--- EXCERPTED RECORDS Enclosed Below ---

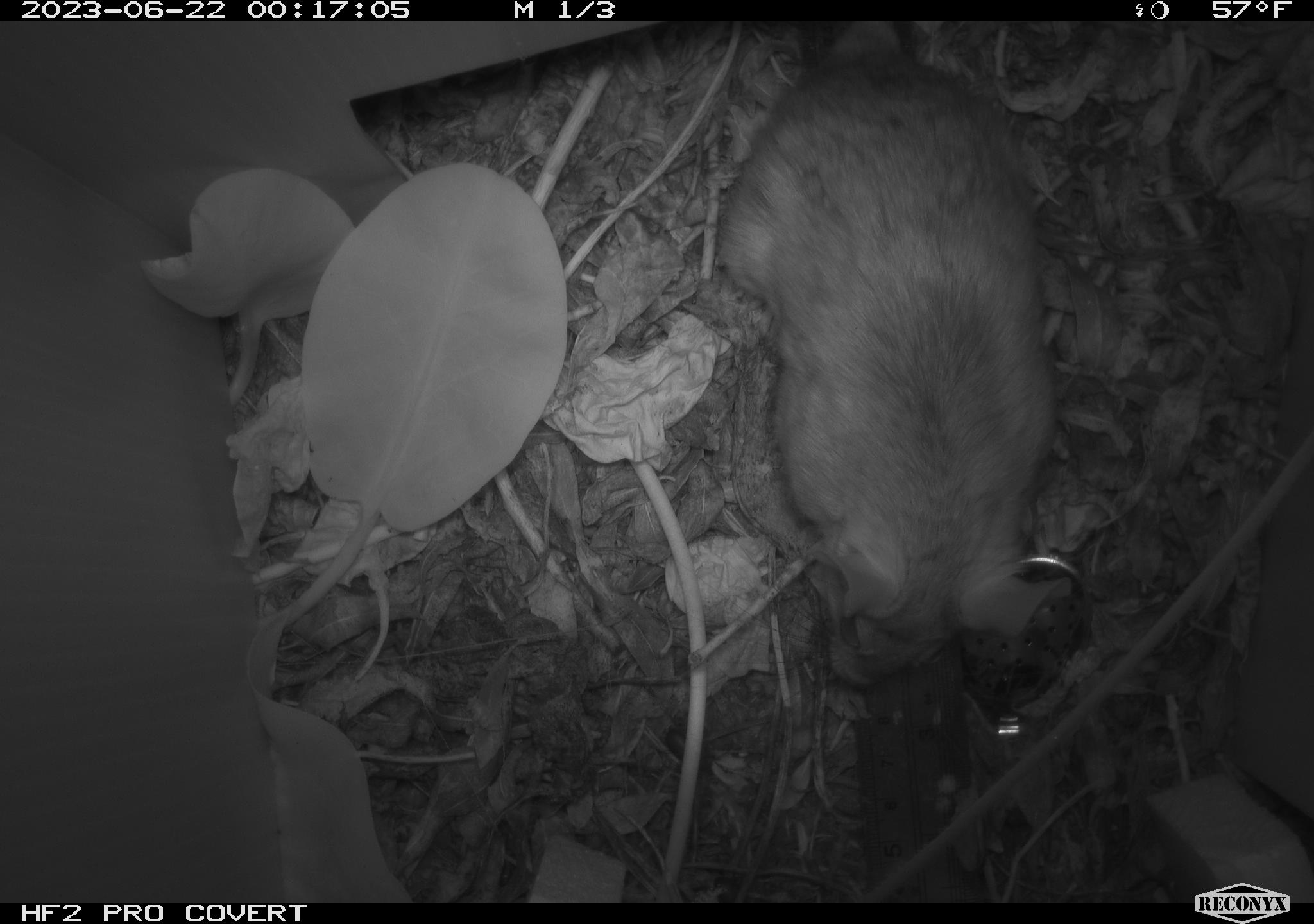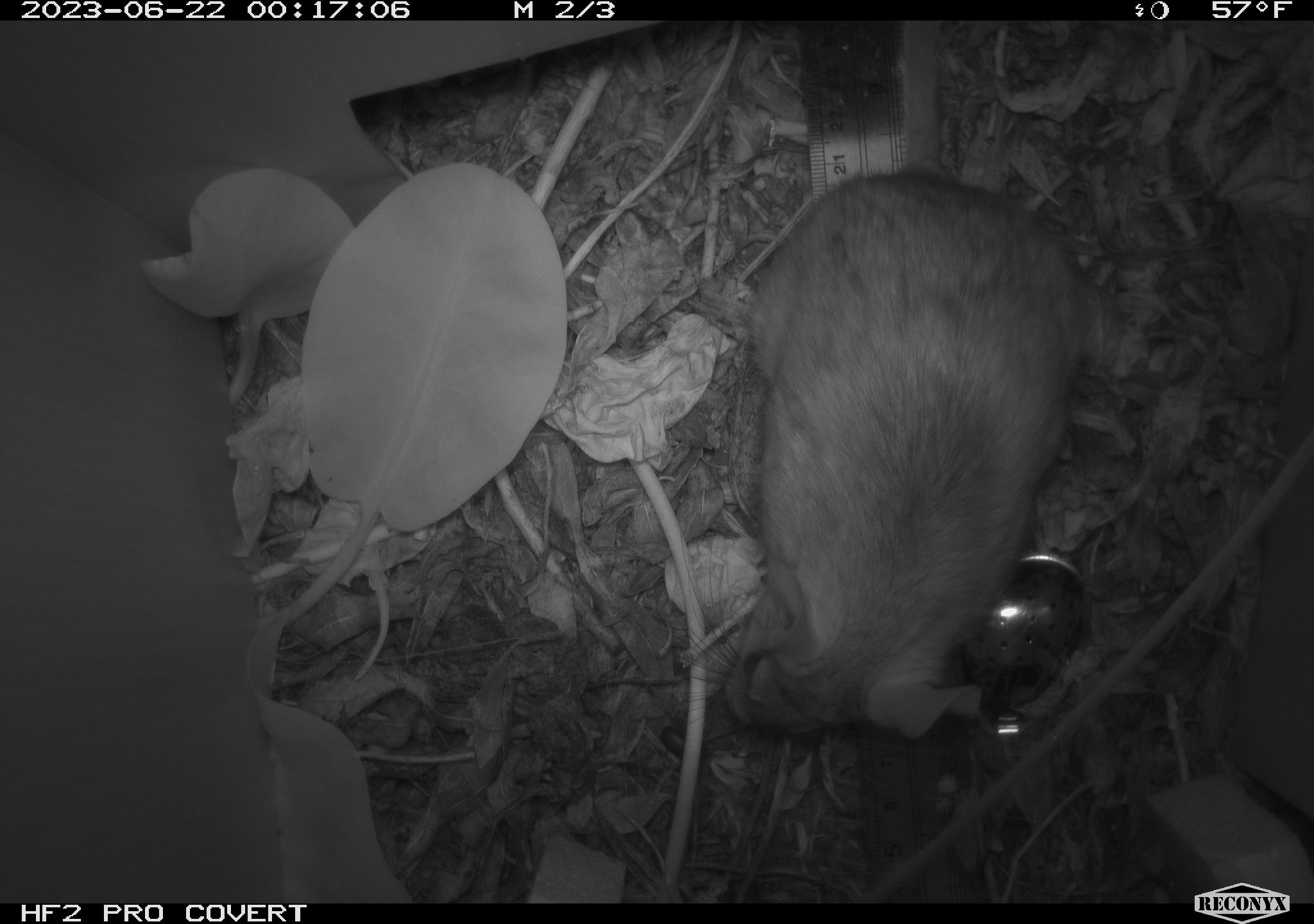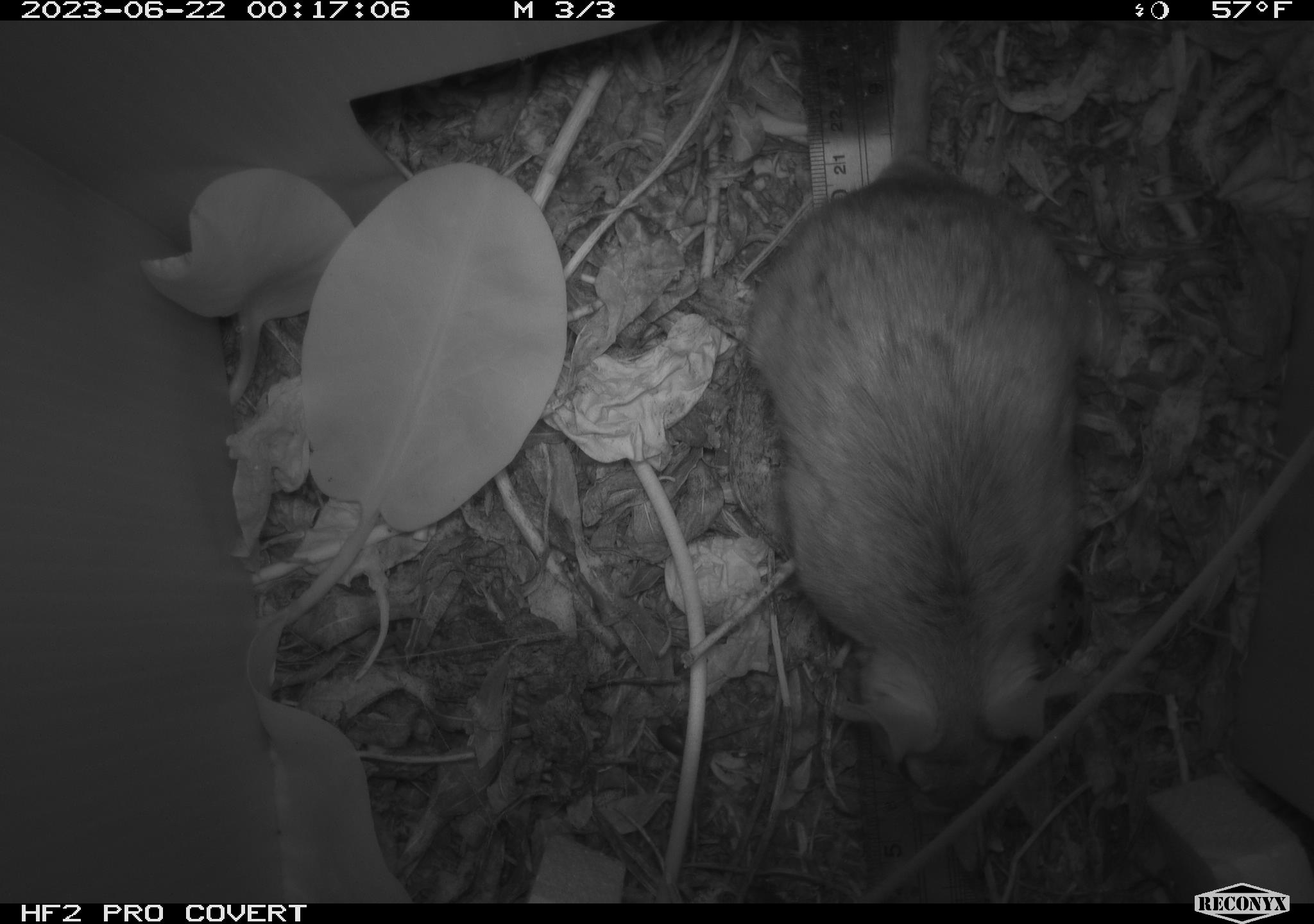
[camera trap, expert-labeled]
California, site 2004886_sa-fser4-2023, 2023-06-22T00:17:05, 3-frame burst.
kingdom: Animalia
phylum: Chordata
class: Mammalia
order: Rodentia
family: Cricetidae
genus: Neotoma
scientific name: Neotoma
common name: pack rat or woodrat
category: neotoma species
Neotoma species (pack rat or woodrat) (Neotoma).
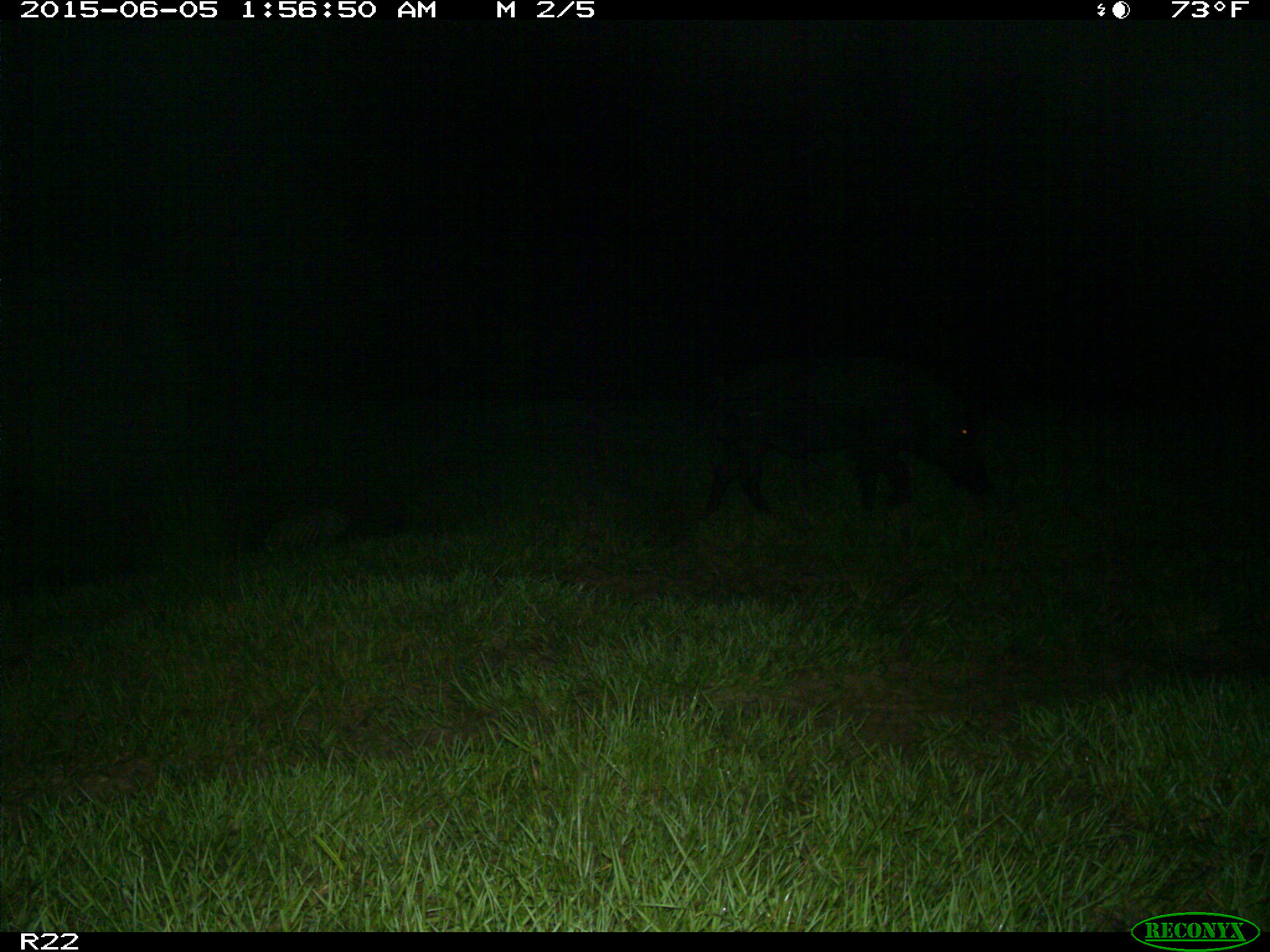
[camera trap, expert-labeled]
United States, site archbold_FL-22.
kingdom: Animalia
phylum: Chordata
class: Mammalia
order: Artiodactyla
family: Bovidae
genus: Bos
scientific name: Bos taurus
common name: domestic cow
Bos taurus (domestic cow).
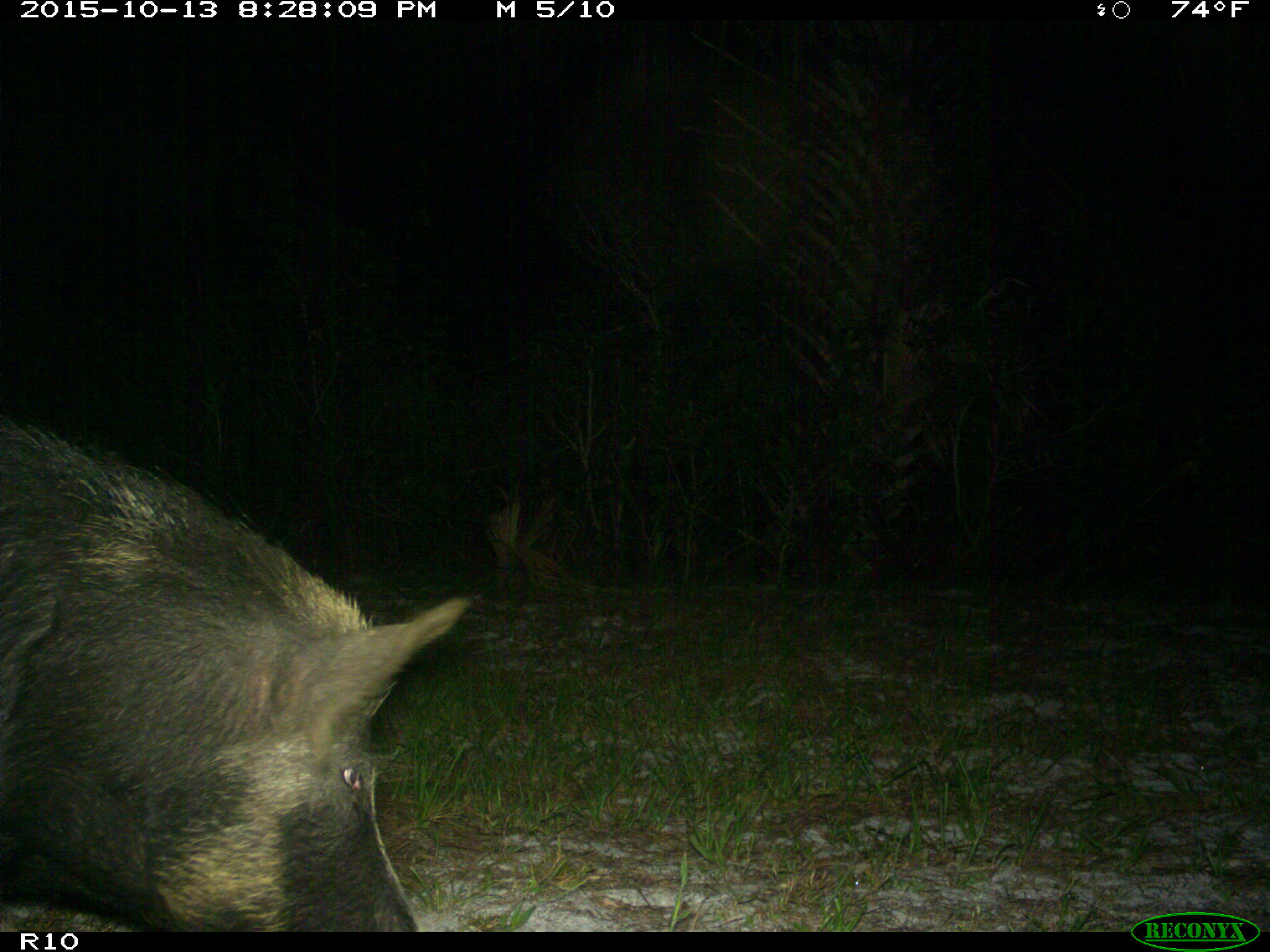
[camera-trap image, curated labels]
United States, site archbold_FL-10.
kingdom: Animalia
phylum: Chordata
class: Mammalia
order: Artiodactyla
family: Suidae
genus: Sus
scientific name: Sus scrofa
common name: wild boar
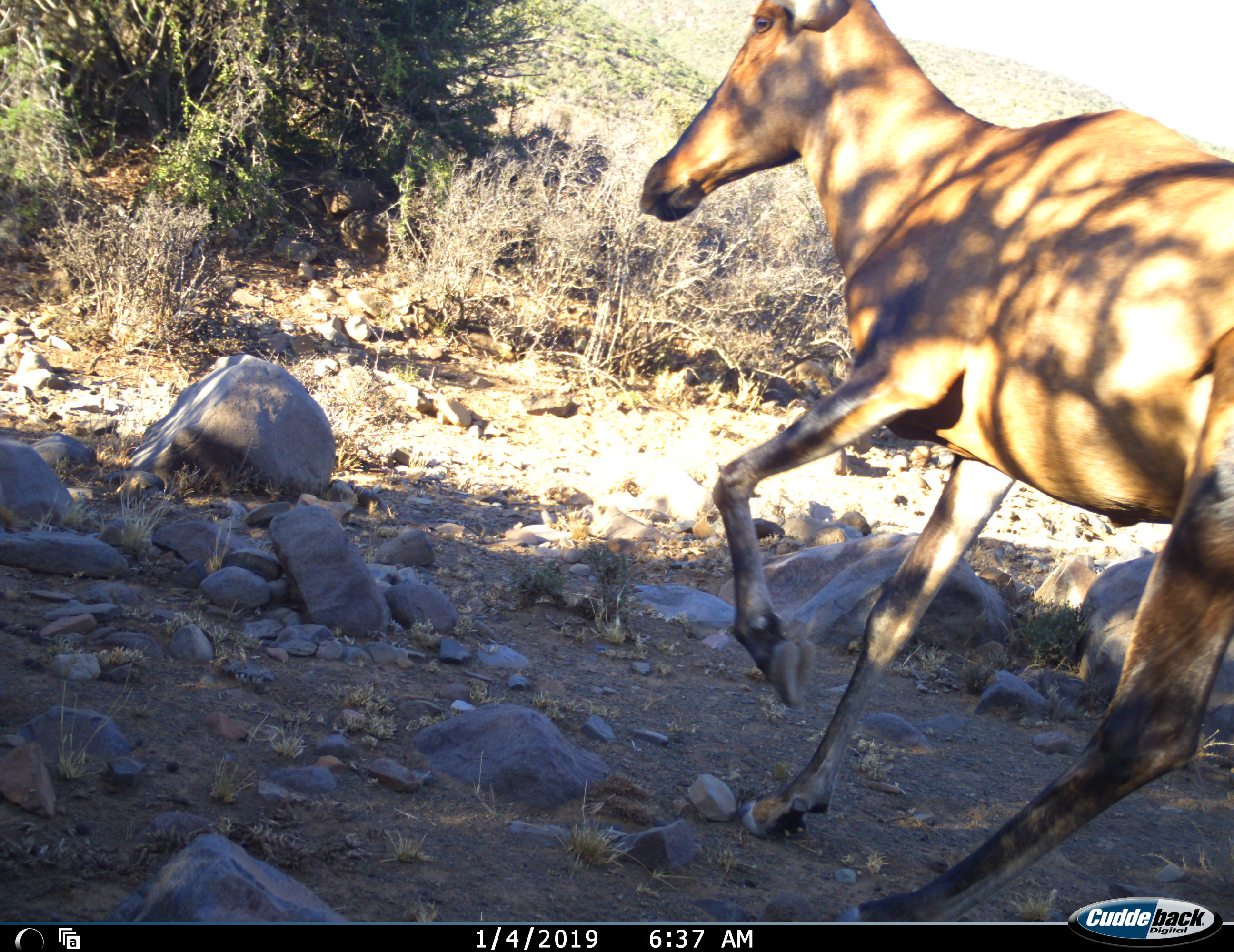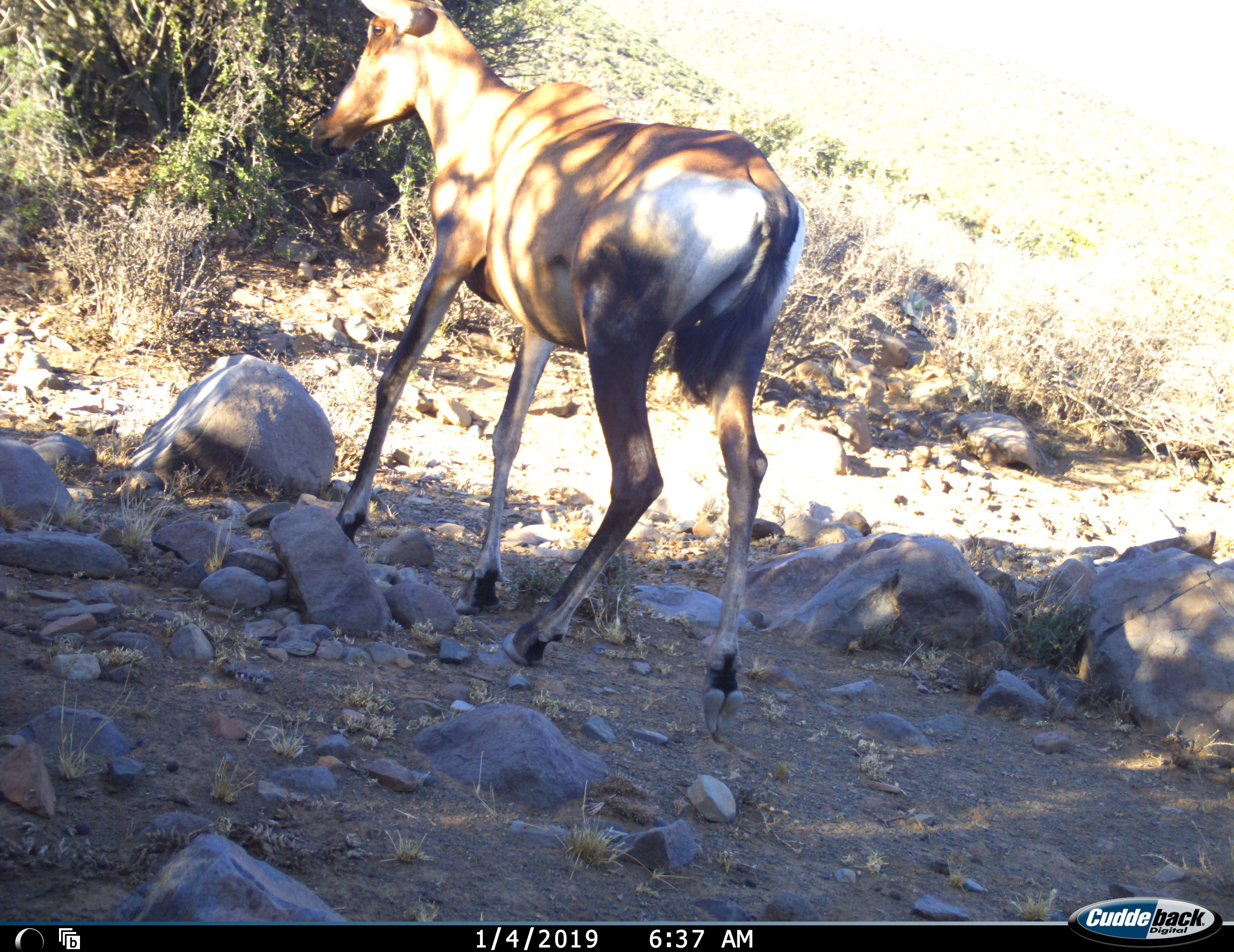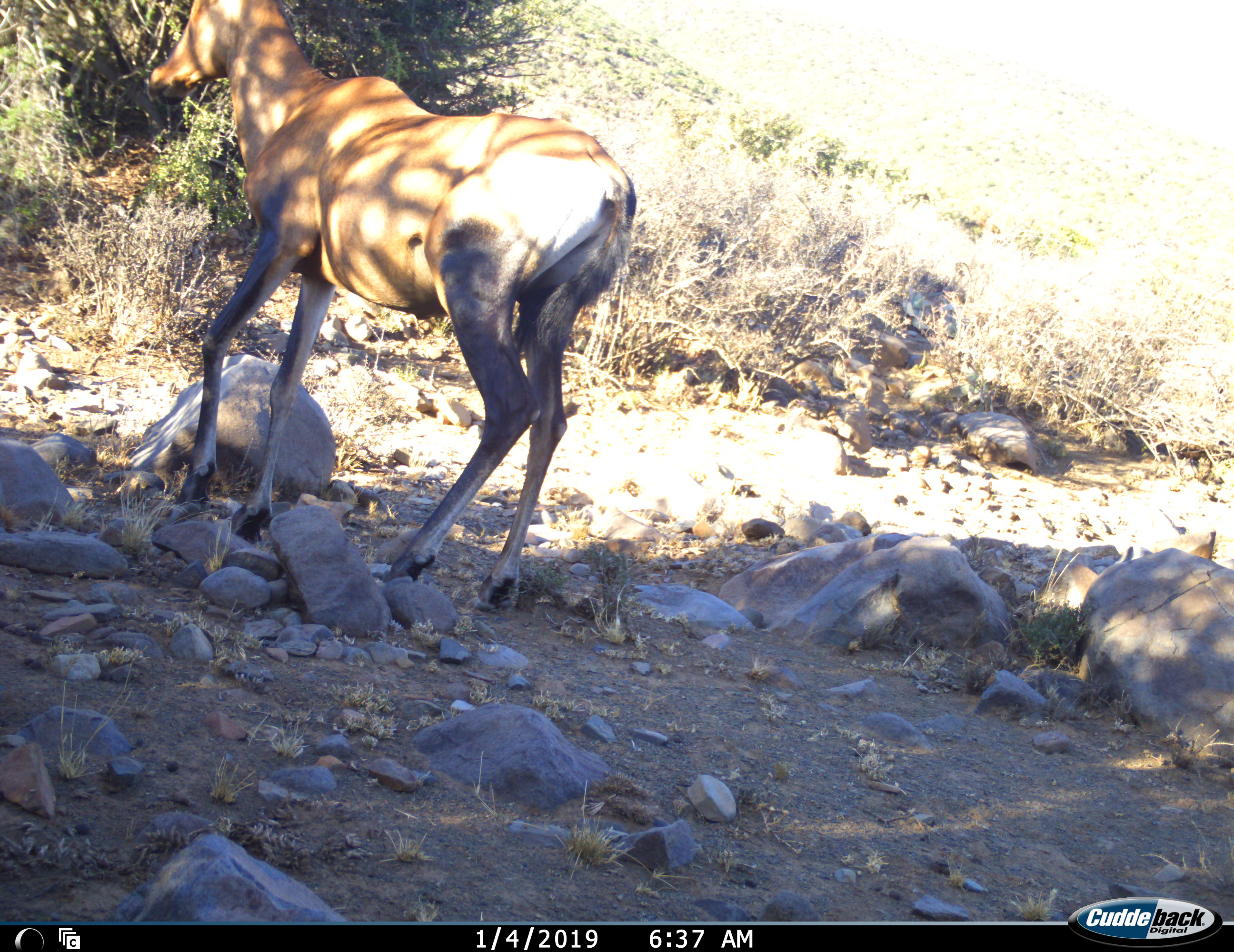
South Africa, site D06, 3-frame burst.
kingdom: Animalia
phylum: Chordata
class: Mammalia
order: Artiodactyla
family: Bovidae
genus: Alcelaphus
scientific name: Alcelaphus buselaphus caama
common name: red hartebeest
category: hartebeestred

--- End of Enclosed EXCERPTED RECORDS ---

- [TASK REQUIREMENTS] Find the word "scientific" in the entries, and copy every line it shows up in.

- [RESULT]
scientific name: Neotoma
scientific name: Bos taurus
scientific name: Sus scrofa
scientific name: Alcelaphus buselaphus caama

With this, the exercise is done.